Hess Attacked on Gas Prices

NEW YORK -- Hess' rival stations are accusing the New York City-based company of selling fuels below cost in an effort to drive out competition.

"Low prices are good until such time that competition is eliminated," Paul O'Connell, executive director of the New England Service Station and Automotive Repair Association, said in a report by The Boston Globe.

O'Connell told the newspaper that Hess finds and refines its own oil products, therefore cutting out the middleman. "Because they're a refiner, they can pretty much say the cost is whatever they say it is." Once the low prices drive the competition out of business, he believes Hess will raise the prices of gas at will, the report stated.

Because O'Connell believes Hess is selling fuel at prices below the wholesale price that his members must pay, he is seeking out district attorneys to prosecute Hess for violating a Massachusetts state law that bans retailers from selling gasoline below cost.

In Hess' defense, the company's vice president of retail marketing Richard Lawlor told The Boston Globe, "We need to drive people into the store.
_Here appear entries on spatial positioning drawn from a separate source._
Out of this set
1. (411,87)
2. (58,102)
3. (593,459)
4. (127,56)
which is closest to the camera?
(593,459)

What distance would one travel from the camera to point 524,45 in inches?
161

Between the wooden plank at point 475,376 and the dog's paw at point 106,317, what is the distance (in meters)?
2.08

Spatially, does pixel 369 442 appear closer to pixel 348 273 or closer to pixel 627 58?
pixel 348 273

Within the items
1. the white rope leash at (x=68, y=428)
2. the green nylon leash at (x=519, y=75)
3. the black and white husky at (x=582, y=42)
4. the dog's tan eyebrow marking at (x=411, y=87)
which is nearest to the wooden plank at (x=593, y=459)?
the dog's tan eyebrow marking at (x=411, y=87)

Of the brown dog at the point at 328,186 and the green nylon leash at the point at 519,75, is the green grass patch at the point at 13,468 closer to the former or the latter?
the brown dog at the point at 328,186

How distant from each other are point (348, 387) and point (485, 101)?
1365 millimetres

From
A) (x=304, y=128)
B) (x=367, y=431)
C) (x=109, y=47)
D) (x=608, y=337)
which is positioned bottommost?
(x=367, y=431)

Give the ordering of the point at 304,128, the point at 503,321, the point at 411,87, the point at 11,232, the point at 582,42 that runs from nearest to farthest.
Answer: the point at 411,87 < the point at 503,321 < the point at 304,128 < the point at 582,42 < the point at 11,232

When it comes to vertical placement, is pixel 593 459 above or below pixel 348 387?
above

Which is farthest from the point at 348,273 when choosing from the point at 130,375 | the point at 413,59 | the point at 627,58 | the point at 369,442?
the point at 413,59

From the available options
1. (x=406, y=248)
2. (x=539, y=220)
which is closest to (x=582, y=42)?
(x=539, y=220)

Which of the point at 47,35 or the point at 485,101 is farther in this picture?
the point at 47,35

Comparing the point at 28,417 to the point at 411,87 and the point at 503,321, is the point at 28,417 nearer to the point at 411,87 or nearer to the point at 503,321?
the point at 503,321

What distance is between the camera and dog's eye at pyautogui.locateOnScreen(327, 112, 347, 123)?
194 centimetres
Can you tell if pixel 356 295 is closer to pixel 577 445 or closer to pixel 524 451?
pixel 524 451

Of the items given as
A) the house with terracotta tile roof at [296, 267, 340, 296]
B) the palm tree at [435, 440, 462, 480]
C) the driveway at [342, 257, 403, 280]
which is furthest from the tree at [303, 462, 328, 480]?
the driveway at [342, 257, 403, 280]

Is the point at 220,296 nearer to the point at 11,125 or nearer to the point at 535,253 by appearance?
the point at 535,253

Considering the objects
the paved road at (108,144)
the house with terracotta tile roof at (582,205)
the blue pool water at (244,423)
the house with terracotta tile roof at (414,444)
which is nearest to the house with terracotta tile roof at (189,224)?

We're relying on the stores to carry the profit." The company is taking a small profit margin on the gasoline to bring people into their stores, where the margins are higher, he noted.

Lawlor also told the newspaper that a typical gas station pumps 90,000 gallons a month, but his Massachusetts stations pump more than 225,000 gallons a month.

According to The Boston Globe report, when gas prices broke $3 a gallon in the state, a Hess Express station in Dorchester, Mass. was selling for $2.95 a gallon. Throughout the state, Hess stations were below the $3 mark.

Although 96 percent of Hess' profit comes from oil exploration and refining, it's investing in service stations. It currently operates 1,400 stores on the East Coast. Since 2000, Hess has opened more than 100 stores in Massachusetts alone, the report said.